Figma is an excellent tool for designing sales pitches, but sharing them creates problems. Learn how to solve the friction of sharing Figma sales decks by using link-based sharing instead of exporting files.

Many sales and design teams use Figma to create stunning, visually-compelling sales pitches. Its collaborative features and powerful design tools make it perfect for crafting a narrative that wins deals. But a major point of friction appears the moment you need to share that brilliant presentation with a client. The beautiful, interactive deck you built suddenly becomes a clumsy file, and the seamless workflow hits a wall.

The Hidden Problems in Sharing Figma Pitches

Figma is a design tool, not a sharing tool. The challenge isn't in the creation but in the delivery. When you finish your pitch, you're faced with a few frustrating options.

  • Exporting to PDF: This is the most common method, but it immediately kills everything that makes a Figma design great. All interactivity, animations, and embedded videos are lost, turning your dynamic presentation into a flat, lifeless document. It's also a static file, meaning any update requires you to re-export and resend it, creating version control chaos.
  • Sharing a Direct Figma Link: This approach preserves the design's integrity but creates a poor experience for the client. They may be forced to create a Figma account, navigate an unfamiliar and complex interface, and get lost trying to find the correct frames to view. It looks unprofessional and puts the burden on your potential customer.
  • Lack of Analytics: With either method, you're flying blind. You send the pitch out and hope for the best. Did the client open it? Did they read the whole thing? Did they focus on the pricing page or the case study? You have no way of knowing, leaving you powerless to time your follow-up effectively.

The Solution: Shift from File-Sharing to Link-Sharing

The core problem is treating your sales pitch like a static file (a PDF) or a project file (a Figma link). The solution is to treat it like a piece of web content. Instead of sending a file that needs to be downloaded or a tool that needs to be learned, you can share a single, clean web link. This is where link-based document sharing transforms the workflow. It's a method that preserves the quality of your work while making it effortless for the client to view and for you to track.

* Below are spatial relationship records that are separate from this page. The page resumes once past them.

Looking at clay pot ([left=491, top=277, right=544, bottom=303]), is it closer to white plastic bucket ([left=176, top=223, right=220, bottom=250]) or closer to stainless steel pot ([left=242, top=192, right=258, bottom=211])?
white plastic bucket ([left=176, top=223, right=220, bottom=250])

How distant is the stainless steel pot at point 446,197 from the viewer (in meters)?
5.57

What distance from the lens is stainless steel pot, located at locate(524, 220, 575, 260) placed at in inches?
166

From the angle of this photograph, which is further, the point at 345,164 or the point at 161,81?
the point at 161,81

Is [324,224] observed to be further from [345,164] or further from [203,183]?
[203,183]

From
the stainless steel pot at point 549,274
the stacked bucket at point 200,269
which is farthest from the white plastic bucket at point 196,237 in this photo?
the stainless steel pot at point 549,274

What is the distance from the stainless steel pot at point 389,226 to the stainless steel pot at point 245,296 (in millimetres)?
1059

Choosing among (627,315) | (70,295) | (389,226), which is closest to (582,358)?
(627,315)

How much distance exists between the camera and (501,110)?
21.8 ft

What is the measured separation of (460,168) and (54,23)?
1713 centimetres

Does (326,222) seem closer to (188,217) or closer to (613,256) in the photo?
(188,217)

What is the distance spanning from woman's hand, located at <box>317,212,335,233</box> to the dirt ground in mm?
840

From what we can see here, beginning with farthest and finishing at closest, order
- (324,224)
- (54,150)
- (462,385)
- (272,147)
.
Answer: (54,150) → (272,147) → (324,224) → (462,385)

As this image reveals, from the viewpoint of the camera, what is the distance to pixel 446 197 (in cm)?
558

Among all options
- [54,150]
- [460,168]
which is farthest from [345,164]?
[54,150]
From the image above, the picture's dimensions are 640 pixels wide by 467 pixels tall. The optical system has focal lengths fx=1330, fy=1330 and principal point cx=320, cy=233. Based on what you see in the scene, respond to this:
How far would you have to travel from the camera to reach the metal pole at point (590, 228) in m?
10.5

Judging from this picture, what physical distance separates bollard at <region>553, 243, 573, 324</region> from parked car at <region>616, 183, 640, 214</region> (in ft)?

How Featpaper Modernizes Your Figma Workflow

Featpaper is a service built to solve this exact problem. It bridges the gap between creating your pitch in Figma and delivering it to the client. Instead of exporting a dead PDF or sharing a confusing tool link, you share your document through a simple, elegant, and trackable Featpaper link. Here’s how the experience changes:

  • No Downloads, No Logins: Clients click the link and instantly view the presentation in their browser, on any device. The viewing experience is optimized and clean, presenting your work in the best possible light.
  • Keep Interactivity: Your design's rich media and interactive elements are preserved, delivering the full experience you intended.
  • Get Actionable Insights: Featpaper tracks every view. You get notified the moment your pitch is opened and can see which pages your client viewed and for how long. This insight is gold for a sales team, allowing for perfectly timed and context-aware follow-ups.
  • Update with Ease: If you spot a typo or need to update a number, you can replace the document in Featpaper without changing the link. Anyone who opens the link will always see the latest version.

Don't change your design tool. Just change how you deliver it. Share your Figma designs the modern way with Featpaper.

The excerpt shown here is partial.